As you indicated I overlooked the fact that you can split a big object into small pieces and assign to each one a weight proportial to that size. (Would it work in non uniform objects too?).
So If I follow this logic then:

$C_{1}=\frac{1}{6}4g=\frac{2}{3}g$ and so on for the others.

But If I'm understanding this correctly. If you use the center of mass 4g acting at the block's center, does it means in that scenario $C_{1}$ and $C_{3}$ will not exist?. Or $C_{1}$ and $C_{3}$ must appear in the equation for equilibrium?.

If I were to use only the weight acting in the center of mass I'm getting:

$F_{2}\cdot 3=4g\cdot 2 +10g\cdot (3+x)$

$F_{2}=\frac{10gx+38g}{3}$

Going even further it will produce:

$42\geq 38+10x$ and yield the same result confirming what you mentioned.

There is an unatended doubt here which isn't yet answered. Why $F_{1}>0$ for rotational equilibrium here?. I thought that the rotational equilibrium to exist means that the net torque is equal to zero. Which you already solved in the first equation for $F_{1}$. Can you better explain this part?. I'm assuming that the reason is that when the force at the support is zero (from what you mentioned) then the object is about to tip over, but not yet. Then it would make sense that $x$ will be at its maximum. Am I right with this interpretation?.

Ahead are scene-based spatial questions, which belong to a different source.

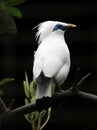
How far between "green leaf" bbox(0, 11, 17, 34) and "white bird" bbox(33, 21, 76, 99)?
7.5 inches

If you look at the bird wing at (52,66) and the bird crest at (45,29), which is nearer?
the bird wing at (52,66)

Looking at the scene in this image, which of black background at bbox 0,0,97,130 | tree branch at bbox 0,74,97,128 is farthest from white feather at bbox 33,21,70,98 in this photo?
black background at bbox 0,0,97,130

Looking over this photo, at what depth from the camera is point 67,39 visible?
247cm

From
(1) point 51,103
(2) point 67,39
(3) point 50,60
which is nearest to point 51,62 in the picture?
(3) point 50,60

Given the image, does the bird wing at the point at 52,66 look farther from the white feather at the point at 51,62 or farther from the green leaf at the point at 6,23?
the green leaf at the point at 6,23

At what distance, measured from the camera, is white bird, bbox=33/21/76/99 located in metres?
1.13

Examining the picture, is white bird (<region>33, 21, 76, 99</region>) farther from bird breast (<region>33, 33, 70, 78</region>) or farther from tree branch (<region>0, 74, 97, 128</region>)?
tree branch (<region>0, 74, 97, 128</region>)

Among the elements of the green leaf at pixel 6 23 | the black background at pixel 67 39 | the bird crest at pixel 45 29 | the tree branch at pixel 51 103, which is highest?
the green leaf at pixel 6 23

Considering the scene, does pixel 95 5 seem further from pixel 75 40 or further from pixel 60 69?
pixel 60 69

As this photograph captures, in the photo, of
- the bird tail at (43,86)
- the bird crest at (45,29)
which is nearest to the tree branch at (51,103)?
the bird tail at (43,86)

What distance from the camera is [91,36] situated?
Answer: 91.7 inches

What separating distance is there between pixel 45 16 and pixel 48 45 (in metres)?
1.14

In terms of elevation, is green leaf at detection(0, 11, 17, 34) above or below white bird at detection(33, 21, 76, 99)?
above

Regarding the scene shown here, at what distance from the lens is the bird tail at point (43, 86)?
1.11 m
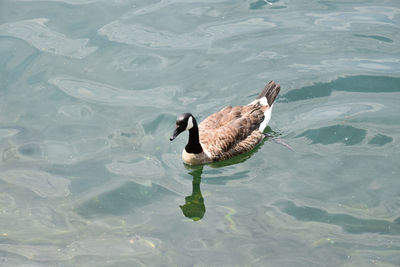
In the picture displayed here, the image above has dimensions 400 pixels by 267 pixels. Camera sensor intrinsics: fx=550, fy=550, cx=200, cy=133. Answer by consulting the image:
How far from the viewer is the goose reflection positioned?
29.9 ft

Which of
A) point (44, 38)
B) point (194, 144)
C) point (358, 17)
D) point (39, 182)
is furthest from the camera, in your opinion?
point (358, 17)

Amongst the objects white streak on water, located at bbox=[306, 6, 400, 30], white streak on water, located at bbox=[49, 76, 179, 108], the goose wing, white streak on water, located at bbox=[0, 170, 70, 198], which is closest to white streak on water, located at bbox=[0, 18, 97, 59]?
white streak on water, located at bbox=[49, 76, 179, 108]

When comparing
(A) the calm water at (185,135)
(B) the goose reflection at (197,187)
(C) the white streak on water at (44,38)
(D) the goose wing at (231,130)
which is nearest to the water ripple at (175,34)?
(A) the calm water at (185,135)

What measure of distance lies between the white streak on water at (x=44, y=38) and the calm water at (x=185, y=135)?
0.17 feet

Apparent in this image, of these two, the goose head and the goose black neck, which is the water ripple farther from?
the goose head

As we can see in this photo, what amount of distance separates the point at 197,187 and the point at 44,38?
6490 mm

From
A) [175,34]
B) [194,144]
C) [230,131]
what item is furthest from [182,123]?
[175,34]

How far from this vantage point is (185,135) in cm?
1134

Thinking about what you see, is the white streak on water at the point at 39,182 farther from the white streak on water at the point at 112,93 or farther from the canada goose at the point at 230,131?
the white streak on water at the point at 112,93

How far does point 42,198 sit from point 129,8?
22.6ft

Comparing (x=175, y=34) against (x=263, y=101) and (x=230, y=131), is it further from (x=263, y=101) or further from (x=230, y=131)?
(x=230, y=131)

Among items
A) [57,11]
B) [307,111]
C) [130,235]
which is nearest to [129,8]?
Answer: [57,11]

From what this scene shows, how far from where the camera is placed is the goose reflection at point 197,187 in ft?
29.9

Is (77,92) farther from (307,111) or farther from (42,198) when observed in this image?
(307,111)
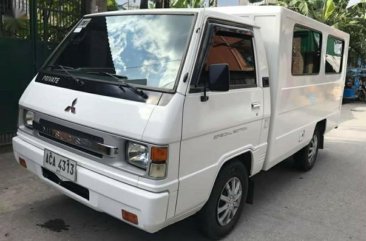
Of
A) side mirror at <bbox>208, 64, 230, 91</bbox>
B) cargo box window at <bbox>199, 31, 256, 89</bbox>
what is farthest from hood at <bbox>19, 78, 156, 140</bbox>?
cargo box window at <bbox>199, 31, 256, 89</bbox>

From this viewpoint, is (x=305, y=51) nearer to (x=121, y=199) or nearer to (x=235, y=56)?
(x=235, y=56)

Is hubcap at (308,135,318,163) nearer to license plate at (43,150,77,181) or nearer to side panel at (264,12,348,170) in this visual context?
side panel at (264,12,348,170)

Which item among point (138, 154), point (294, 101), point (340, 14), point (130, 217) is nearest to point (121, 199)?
point (130, 217)

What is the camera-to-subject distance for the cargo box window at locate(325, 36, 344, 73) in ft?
20.8

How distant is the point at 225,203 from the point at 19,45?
4119 millimetres

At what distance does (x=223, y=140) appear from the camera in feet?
11.6

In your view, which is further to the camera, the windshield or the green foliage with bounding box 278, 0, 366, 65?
the green foliage with bounding box 278, 0, 366, 65

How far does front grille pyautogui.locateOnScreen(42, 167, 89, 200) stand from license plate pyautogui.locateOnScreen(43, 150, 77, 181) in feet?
0.37

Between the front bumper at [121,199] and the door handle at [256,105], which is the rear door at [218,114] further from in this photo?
the front bumper at [121,199]

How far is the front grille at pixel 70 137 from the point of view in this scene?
3.21m

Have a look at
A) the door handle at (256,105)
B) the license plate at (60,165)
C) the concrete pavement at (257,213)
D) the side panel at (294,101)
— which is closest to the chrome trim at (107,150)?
the license plate at (60,165)

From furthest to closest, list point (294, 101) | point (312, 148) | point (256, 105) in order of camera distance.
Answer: point (312, 148), point (294, 101), point (256, 105)

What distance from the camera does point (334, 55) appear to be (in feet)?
22.1

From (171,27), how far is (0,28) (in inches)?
143
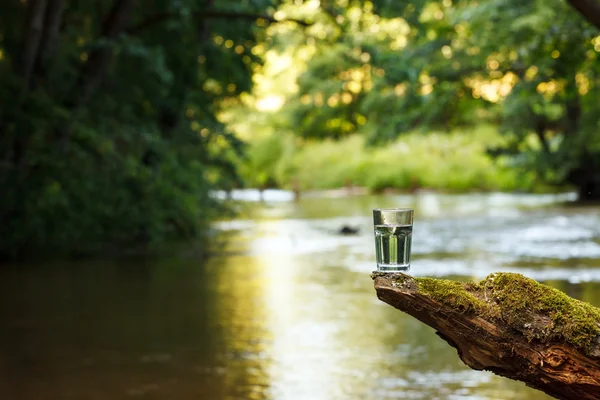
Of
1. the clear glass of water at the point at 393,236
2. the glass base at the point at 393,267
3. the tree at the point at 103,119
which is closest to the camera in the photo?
the clear glass of water at the point at 393,236

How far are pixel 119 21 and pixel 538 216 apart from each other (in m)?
11.6

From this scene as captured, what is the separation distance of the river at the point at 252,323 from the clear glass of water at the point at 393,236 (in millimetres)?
2604

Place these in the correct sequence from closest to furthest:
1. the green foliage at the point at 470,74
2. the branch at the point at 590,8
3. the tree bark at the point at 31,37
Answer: the branch at the point at 590,8
the tree bark at the point at 31,37
the green foliage at the point at 470,74

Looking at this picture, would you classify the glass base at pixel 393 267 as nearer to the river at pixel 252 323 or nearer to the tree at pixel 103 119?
the river at pixel 252 323

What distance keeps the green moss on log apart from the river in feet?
7.93

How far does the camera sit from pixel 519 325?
330cm

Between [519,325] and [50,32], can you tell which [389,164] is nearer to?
[50,32]

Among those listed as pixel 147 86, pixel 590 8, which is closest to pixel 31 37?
pixel 147 86

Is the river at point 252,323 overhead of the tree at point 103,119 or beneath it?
beneath

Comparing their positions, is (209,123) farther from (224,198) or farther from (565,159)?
(565,159)

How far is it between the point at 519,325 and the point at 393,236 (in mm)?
583

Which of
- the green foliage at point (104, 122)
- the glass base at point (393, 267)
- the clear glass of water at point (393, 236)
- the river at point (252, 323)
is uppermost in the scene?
the green foliage at point (104, 122)

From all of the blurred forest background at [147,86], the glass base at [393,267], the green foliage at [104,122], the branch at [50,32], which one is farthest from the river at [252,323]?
the branch at [50,32]

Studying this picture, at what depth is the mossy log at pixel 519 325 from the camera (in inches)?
128
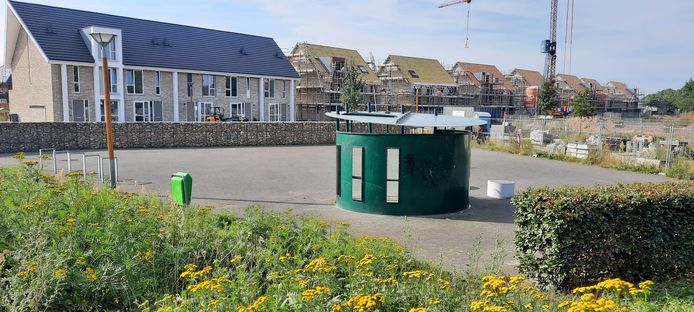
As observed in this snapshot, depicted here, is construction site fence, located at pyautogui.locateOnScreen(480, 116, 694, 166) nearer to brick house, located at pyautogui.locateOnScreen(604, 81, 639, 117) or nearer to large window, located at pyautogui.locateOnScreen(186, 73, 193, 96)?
large window, located at pyautogui.locateOnScreen(186, 73, 193, 96)

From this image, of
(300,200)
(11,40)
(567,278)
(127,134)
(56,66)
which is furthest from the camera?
(11,40)

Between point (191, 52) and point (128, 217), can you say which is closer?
point (128, 217)

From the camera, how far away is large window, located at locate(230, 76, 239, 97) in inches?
1779

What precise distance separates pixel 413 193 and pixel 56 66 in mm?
33555

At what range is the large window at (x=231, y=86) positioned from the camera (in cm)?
4519

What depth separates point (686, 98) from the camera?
285ft

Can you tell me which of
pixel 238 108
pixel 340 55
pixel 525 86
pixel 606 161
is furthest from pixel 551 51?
pixel 606 161

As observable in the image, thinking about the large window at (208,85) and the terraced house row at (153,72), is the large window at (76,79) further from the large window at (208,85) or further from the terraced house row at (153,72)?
the large window at (208,85)

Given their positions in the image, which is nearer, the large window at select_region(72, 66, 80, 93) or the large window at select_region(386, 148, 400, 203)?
the large window at select_region(386, 148, 400, 203)

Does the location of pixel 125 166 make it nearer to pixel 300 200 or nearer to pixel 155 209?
pixel 300 200

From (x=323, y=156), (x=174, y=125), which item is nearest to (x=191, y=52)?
(x=174, y=125)

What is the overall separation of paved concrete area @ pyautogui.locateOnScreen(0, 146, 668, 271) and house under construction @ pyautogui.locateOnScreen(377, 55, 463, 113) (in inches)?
1704

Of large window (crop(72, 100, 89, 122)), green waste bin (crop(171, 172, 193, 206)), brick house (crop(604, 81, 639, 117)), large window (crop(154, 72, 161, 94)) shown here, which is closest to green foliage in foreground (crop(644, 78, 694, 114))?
brick house (crop(604, 81, 639, 117))

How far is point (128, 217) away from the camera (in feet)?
20.4
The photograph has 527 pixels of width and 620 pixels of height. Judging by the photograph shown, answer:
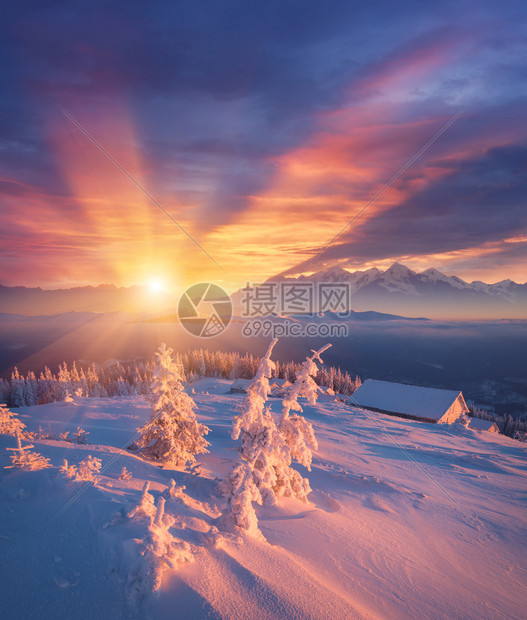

I'm also trying to understand what if the force is lesser than zero?. What would be the interpretation for this?. Would it be that the object is "floating" about that point?. Can you attend these questions please?.

#### skeeter

Math Team
$F_1$ can only be greater than or equal to zero. It cannot be less than zero. If at zero, the block is at the point of tipping. If the sphere were moved farther right from the tipping point, $F_1$ is still zero.